Written in exile while in flight from the Nazis, this dark, bizarre evocation of everyday life under fascism is available for the first time in thirty years.
This last book by Ödön von Horváth, one of the 20th-century’s great but forgotten writers, is a dark fable about guilt, fate, and the individual conscience.
An unnamed narrator in an unnamed country is a schoolteacher with “a safe job with a pension at the end of it.” But, when he reprimands a student for a racist comment, he is accused of “sabotage of the Fatherland,” and his students revolt. A murder follows, and the teacher must face his role in it, even if it costs him everything.
Horváth’s book both points to its immediate context—the brutalizing conformity of a totalitarian state, the emptiness of faith in the time of the National Socialists—and beyond, to the struggles of individuals everywhere against societies that offer material security in exchange for the abandonment of one’s convictions. Reminiscent of Camus’ The Stranger in its themes and its style, Youth Without God portrays a world of individual ruthlessness and collective numbness to the appeals of faith or morality.

Assignment: Repeat word for word the passage of the Youth Without God description that starts with "Written in exile" and ends with "in thirty years.".

Data section:

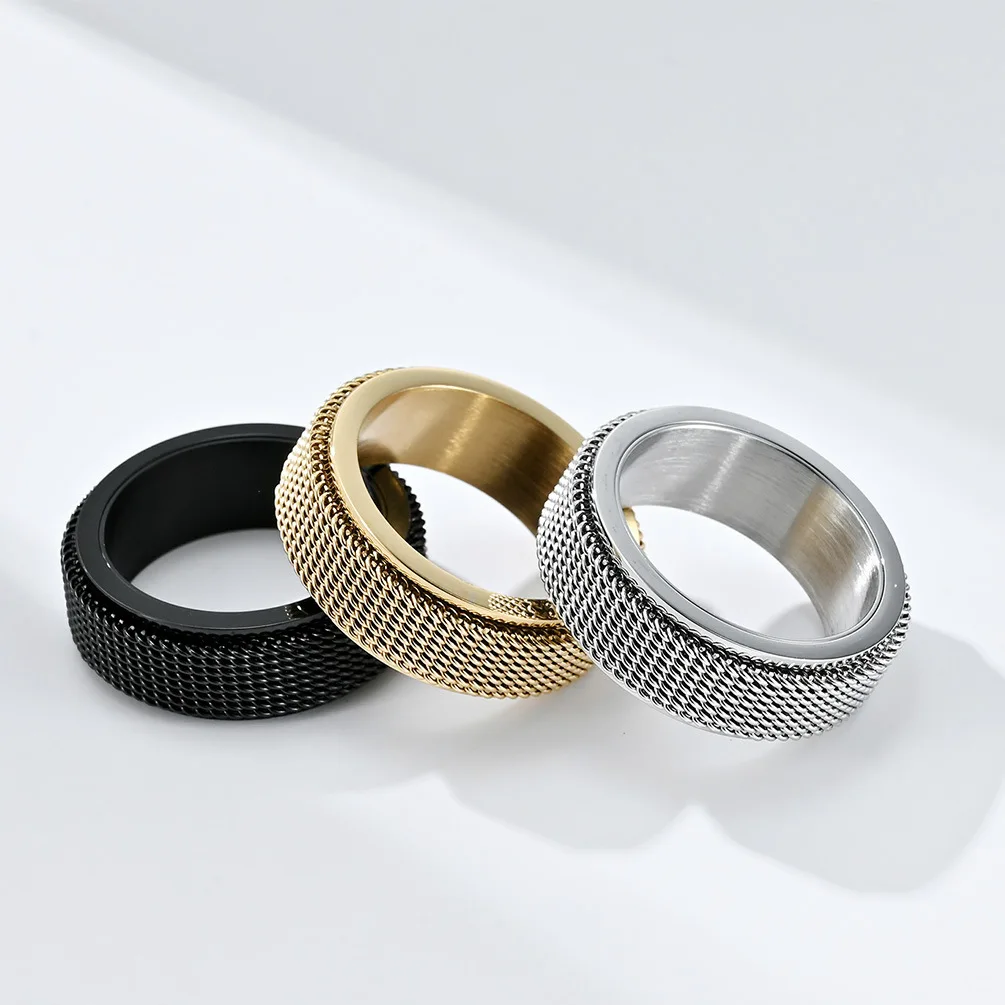 Fashion Mesh Stainless Steel Ring For Men Personalized Rotatable Spinning Fidget Band Ring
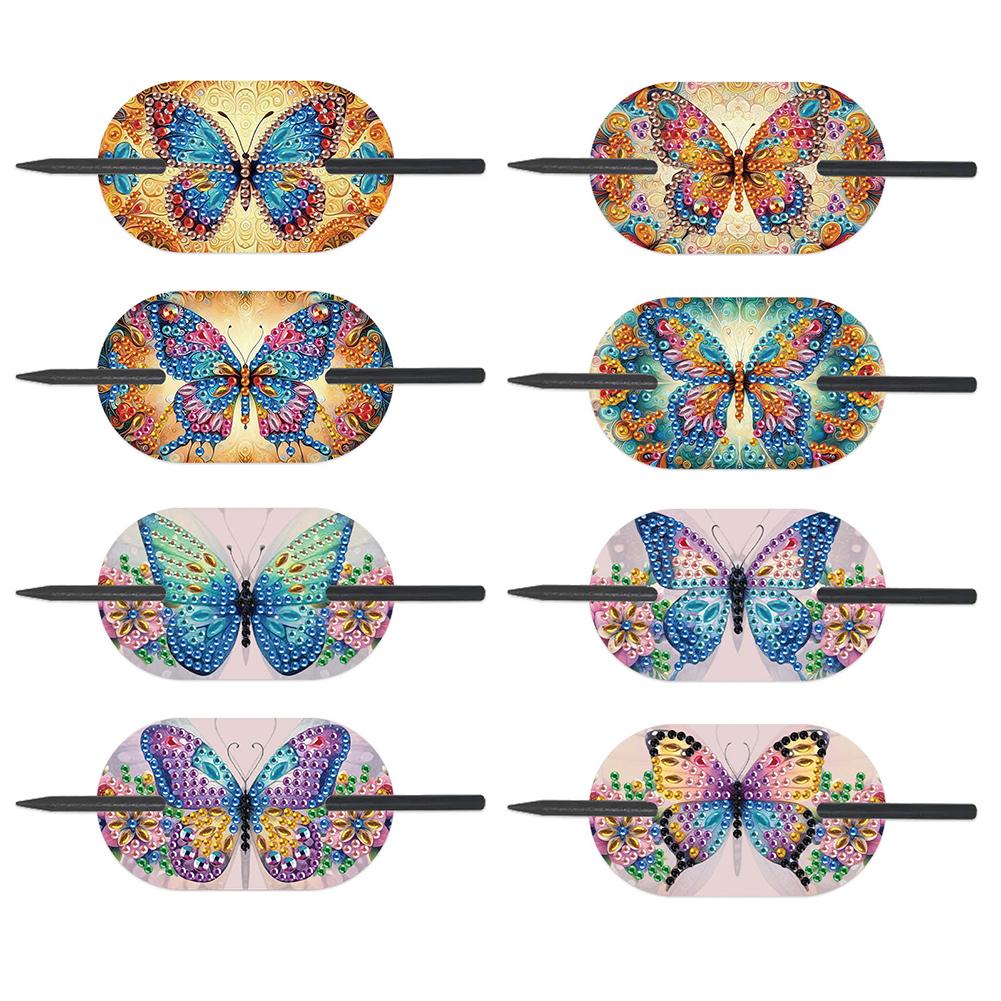 

8Pcs DIY Diamond Art Colorful Crystal Hairpin Kit Creative Rhinestone Headdress Diamond Embroidery Hairpins Kit Gift for Women
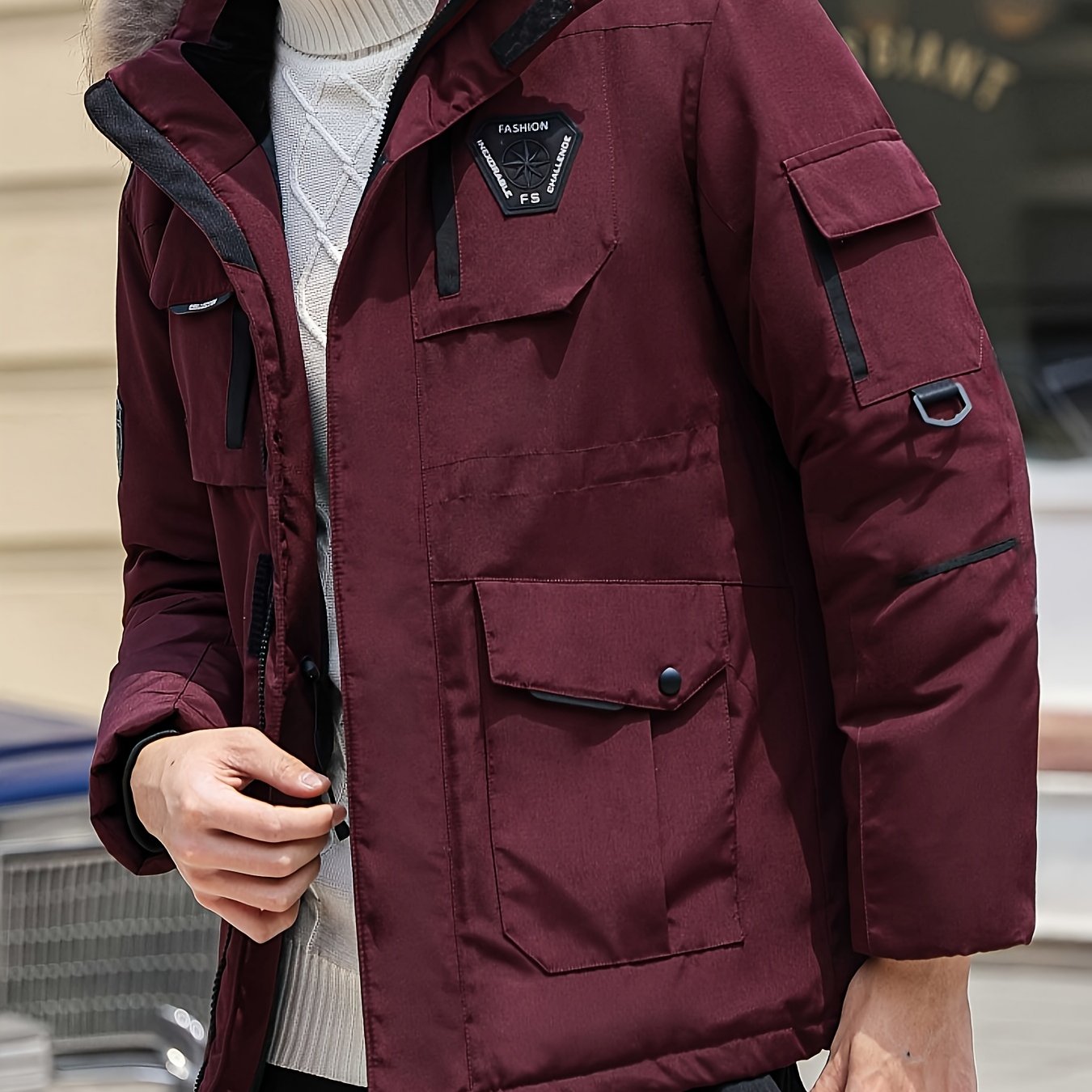 TEMU Men's Outdoor Down Jacket, Thickened Workwear Style From Shule Water Obm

Exercise answer:
Written in exile while in flight from the Nazis, this dark, bizarre evocation of everyday life under fascism is available for the first time in thirty years.